Imagem de capa: Ilustração gerada por Inteligência Artificial (Gemini) / Acervo Maçom Tá On.
SÃO PAULO — A condução administrativa de uma potência maçônica impõe exigências que vão muito além da preservação litúrgica. Para quem observa de fora, a rotina institucional parece mover-se apenas por ritos centenários; para quem administra centenas de Lojas e milhares de obreiros, no entanto, a sustentação da ordem depende de controle cadastral, método e conformidade estatutária. É sob esse prisma de responsabilidade de gestão que a Grande Loja Maçônica do Estado de São Paulo (GLESP) consolidou a migração de suas rotinas eleitorais e de assembleias gerais para um modelo integralmente digital, amparado por normativas da Secretaria Geral e resoluções do Tribunal Eleitoral Maçônico (TEM).
A medida ataca diretamente gargalos históricos de processamento. A meta oficial declarada é sanar inconsistências de registro, conferir publicidade e clareza a cada etapa deliberativa e extinguir de forma definitiva o trâmite de formulários físicos nas decisões formais da jurisdição.

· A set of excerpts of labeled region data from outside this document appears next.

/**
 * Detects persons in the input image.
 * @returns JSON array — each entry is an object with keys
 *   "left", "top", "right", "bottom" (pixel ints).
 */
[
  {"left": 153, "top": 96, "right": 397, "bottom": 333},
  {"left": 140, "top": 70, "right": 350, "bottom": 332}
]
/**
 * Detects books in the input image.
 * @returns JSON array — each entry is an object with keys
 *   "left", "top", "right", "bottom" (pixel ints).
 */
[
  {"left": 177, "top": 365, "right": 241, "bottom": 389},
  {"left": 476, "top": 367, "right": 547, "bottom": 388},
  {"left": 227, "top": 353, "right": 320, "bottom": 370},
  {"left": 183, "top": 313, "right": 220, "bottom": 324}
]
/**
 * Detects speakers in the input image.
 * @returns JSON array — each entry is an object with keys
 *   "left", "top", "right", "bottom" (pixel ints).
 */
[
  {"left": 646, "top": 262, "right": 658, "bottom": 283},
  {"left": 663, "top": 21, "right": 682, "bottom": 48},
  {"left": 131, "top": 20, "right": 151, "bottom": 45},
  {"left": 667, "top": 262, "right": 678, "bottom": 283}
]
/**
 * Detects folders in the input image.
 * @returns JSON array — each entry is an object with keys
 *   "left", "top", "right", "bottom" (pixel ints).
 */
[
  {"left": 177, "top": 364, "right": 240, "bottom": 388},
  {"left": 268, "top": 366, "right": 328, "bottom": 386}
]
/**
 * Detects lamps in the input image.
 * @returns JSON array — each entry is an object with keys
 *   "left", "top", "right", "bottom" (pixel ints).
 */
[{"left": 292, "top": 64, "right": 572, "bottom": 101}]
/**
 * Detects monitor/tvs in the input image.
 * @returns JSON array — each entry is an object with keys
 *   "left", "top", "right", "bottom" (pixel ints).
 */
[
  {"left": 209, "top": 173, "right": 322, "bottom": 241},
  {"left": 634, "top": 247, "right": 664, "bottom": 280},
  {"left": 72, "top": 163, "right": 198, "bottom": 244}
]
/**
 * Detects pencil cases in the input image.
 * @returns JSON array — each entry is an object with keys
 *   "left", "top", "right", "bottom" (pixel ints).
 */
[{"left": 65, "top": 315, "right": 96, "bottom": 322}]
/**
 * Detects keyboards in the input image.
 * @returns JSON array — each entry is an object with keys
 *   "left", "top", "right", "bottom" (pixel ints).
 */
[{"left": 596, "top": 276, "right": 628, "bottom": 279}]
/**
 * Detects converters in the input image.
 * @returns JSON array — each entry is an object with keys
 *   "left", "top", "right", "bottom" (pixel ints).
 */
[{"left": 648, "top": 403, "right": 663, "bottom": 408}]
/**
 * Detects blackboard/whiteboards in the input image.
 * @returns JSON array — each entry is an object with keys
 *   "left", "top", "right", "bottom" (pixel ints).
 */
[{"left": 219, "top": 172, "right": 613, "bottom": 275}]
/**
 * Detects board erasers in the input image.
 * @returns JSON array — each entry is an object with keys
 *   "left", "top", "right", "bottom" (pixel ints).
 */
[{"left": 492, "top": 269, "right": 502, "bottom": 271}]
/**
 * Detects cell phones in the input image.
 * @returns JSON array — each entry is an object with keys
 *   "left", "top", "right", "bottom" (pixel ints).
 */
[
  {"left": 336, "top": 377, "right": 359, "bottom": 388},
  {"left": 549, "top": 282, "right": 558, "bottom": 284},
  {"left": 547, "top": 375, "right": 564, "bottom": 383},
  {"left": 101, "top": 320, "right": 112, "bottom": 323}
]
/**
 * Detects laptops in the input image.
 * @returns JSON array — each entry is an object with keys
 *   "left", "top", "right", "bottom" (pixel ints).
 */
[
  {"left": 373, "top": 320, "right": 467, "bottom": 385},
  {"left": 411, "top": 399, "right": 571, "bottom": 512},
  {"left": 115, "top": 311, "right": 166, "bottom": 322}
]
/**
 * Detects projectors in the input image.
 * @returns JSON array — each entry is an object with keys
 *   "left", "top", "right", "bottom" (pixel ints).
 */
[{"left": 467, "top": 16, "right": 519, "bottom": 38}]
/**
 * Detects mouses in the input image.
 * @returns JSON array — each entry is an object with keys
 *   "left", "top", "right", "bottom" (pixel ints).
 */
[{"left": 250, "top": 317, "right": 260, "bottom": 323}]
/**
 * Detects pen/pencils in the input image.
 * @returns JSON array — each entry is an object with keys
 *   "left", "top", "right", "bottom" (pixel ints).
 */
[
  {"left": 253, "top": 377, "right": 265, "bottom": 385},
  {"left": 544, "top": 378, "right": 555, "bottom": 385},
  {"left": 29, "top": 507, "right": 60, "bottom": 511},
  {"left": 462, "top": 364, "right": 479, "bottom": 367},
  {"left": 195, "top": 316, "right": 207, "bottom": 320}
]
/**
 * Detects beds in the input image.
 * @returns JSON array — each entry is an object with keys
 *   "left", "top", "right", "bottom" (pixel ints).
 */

Sistematização do Acesso e Credenciamento Digital
As tradicionais checagens manuais e as conferências em papel que marcavam a abertura das assembleias gerais foram substituídas pelo portal interno de gestão da potência. A validação de quem está apto a representar cada oficina passa a operar sob parâmetros informatizados e rastreáveis:
• Habilitação Direta do Dirigente Titular
O Venerável Mestre tem seu credenciamento vinculado de maneira automática ao sistema, com dados extraídos da nominata regular de sua Loja. A confirmação de presença no evento ocorre por leitura eletrônica em dispositivos móveis, eliminando conferências físicas de listas e filas de espera.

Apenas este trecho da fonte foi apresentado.